The key training_settings defines the training and learning rate decay strategy. In this example, the ADAM optimizer is used with 3 training steps. The first training step consisting of 10000 optimization steps uses a learning rate that starts at 0.01 and then decays linearly to 0.001. Afterwards, 490000 optimization steps are performed with a fixed learning rate of 0.001. Finally, 500000 steps are performed with a learning rate that decays from 0.001 down to 0.000001 with a polynomial of second degree. In total, the model is trained for 1 million optimization steps as defined in the num_training_iterations key. One optimization step is the forward and backward propagation one batch of training data.

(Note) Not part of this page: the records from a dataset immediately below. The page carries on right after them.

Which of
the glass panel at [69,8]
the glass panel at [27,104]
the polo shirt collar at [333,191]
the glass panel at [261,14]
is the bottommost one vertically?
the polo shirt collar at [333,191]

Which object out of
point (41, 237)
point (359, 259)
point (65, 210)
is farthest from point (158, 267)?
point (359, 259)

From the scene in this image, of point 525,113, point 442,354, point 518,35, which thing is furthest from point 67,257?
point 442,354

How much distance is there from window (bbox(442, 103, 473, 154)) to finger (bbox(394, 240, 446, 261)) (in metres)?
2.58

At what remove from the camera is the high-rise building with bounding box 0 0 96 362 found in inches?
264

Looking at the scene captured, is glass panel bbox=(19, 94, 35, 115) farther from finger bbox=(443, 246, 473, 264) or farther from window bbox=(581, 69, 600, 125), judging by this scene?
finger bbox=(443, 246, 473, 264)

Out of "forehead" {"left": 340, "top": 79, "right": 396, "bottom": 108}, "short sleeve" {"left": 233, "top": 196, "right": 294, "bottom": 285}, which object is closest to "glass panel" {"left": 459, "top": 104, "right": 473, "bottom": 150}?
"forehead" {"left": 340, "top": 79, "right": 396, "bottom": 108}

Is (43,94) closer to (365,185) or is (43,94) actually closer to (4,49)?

The key save_frequency defines at which intervals the model is saved to disk. The Event-Generator framework keeps track of how many training steps are performed with which configuration file. You can stop and restart the training procedure at any time. Concurrent training will pick-up from the last saved checkpoint, unless the setting model_manager_settings['restore_model'] is set to False. Note however, that the optimizer settings are not saved to disk. Thus, interrupting and restarting will mean that the learning rate strategy starts from the beginning. In any case, all configuration and training settings are saved to together with the model checkpoint, such that it remains reproducible.

Training and Exporting an Model

Once the configuration file is created, the model can be trained. This is done in two steps. First, the data transformation model must be created with the python script create_trafo_model.py . This model performs basic transformations to the event hypothesis input parameters such that these are normalized and easier to use within the network architecture. Create the transformation model by running the following command:

python create_trafo_model.py /PATH/TO/MY/CONFIG/FILE

This step should be fairly quick to run. A number of batches will be read in from the training data to obtain summary statistics on the event hypothesis parameters.

Once this steps completes, the training of the neural networks can begin by executing the following:

python train_model.py /PATH/TO/MY/CONFIG/FILE

As noted above in the Training Settings, this step may be run as many times and with as many different training settings as desired.

When training is complete, the model can be exported by running the following command:

python export_manager.py /PATH/TO/MY/CONFIG/FILE -o /PATH/TO/OUTPUT/DIR

The exported model can then be distributed and used within the provided I3TraySegments as described in the section Apply Exported Model.